John Cowan cowan at ccil.org
Sun Aug 19 02:00:14 UTC 2007


Donovan Hawkins scripsit:

> IMO, there is no fundamental difference between MS-PL and GPL except in
> who they choose to exclude from their code-sharing club: GPL excludes
> closed-source projects,

And many open-source projects too.

> MS-PL excludes GPL projects.
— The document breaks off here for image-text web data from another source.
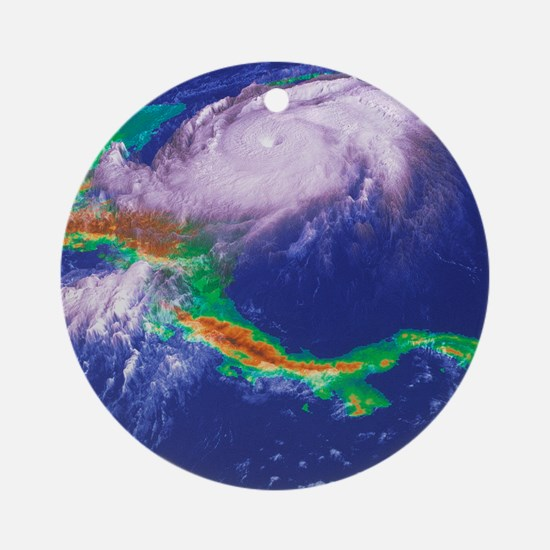 Hurricane Mitch - Round Ornament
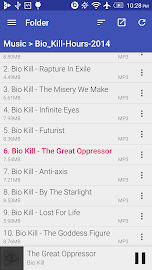 GoneMAD Music Player Unlocker Screenshot 7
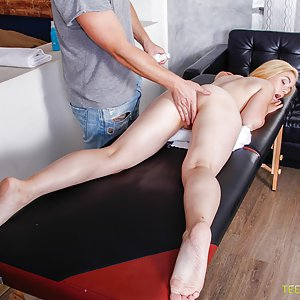 Cute blonde with blue eyes and naive charisma is fucked during massage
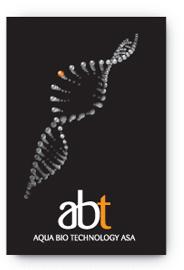 Aqua Biotechnology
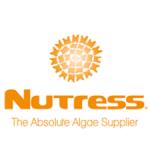 nutress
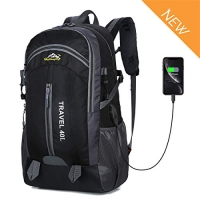 ihocon: Recsolil Hiking Travel Backpack 40L背包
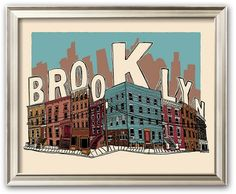 "Art.com ""Brooklyn"" Framed Art Print by Hero Design"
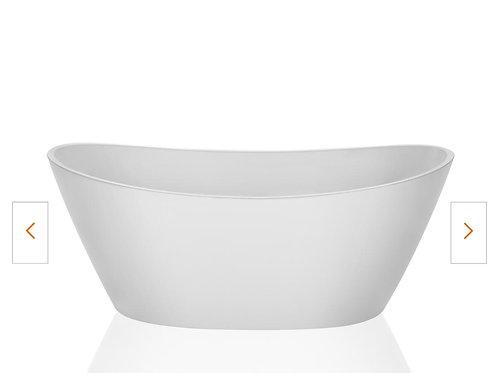67 in. Luxury Freestanding Bathtub Stand Alone Flatbottom Acrylic Soaking Tub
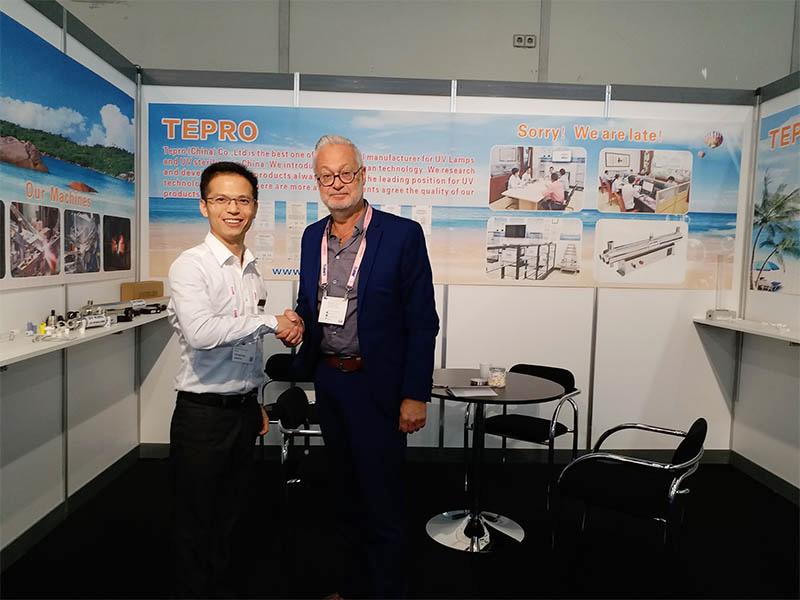 Tepro-Read Aquatech Amsterdam News On Tepro Uv Lamps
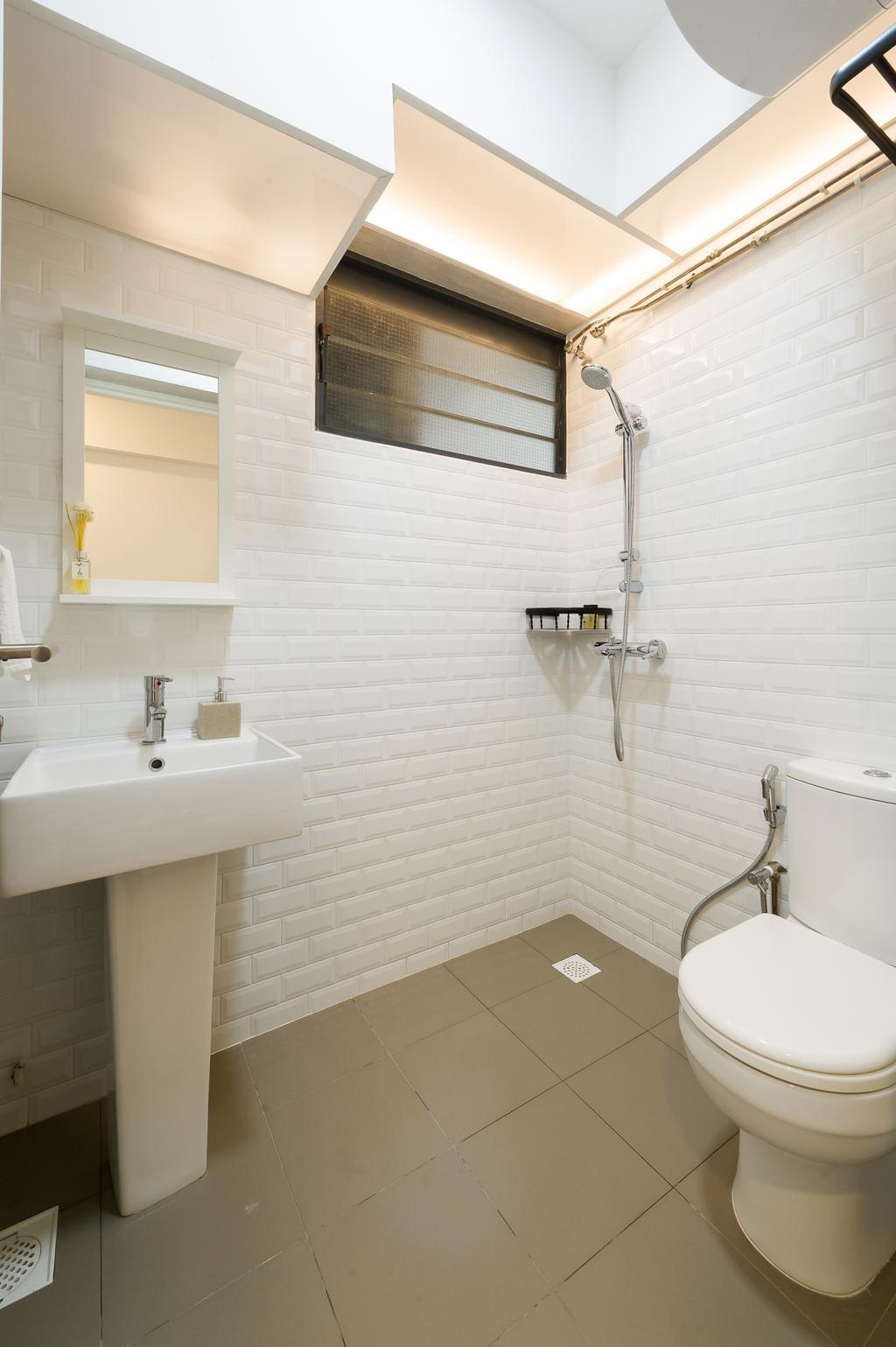 Scandinavian, HDB, Bathroom, Punggol Walk (Block 308A), Interior Designer, ELPIS Interior Design, Minimalistic, Indoors, Interior Design, Room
MS-PL doesn't have to explicitly prevent
> linking or keeping different source files under different licenses
> because it acquires this level of exclusion from GPL by virtue of
> GPL's own clauses interacting with the MS-PL.

Which is to say that the GPL excludes the MS-PL, not vice versa.
In particular, 2B is inconsistent with the GPLv2; I don't know whether
it's incompatible with the GPLv3 or not -- I suspect not.  Anyhow, if
you keep me out of your club, you can't also claim that I'm an elitist
because I can't be found there.

> Either you want people to do what THEY want with your code, or you
> want people to do what YOU want with your code.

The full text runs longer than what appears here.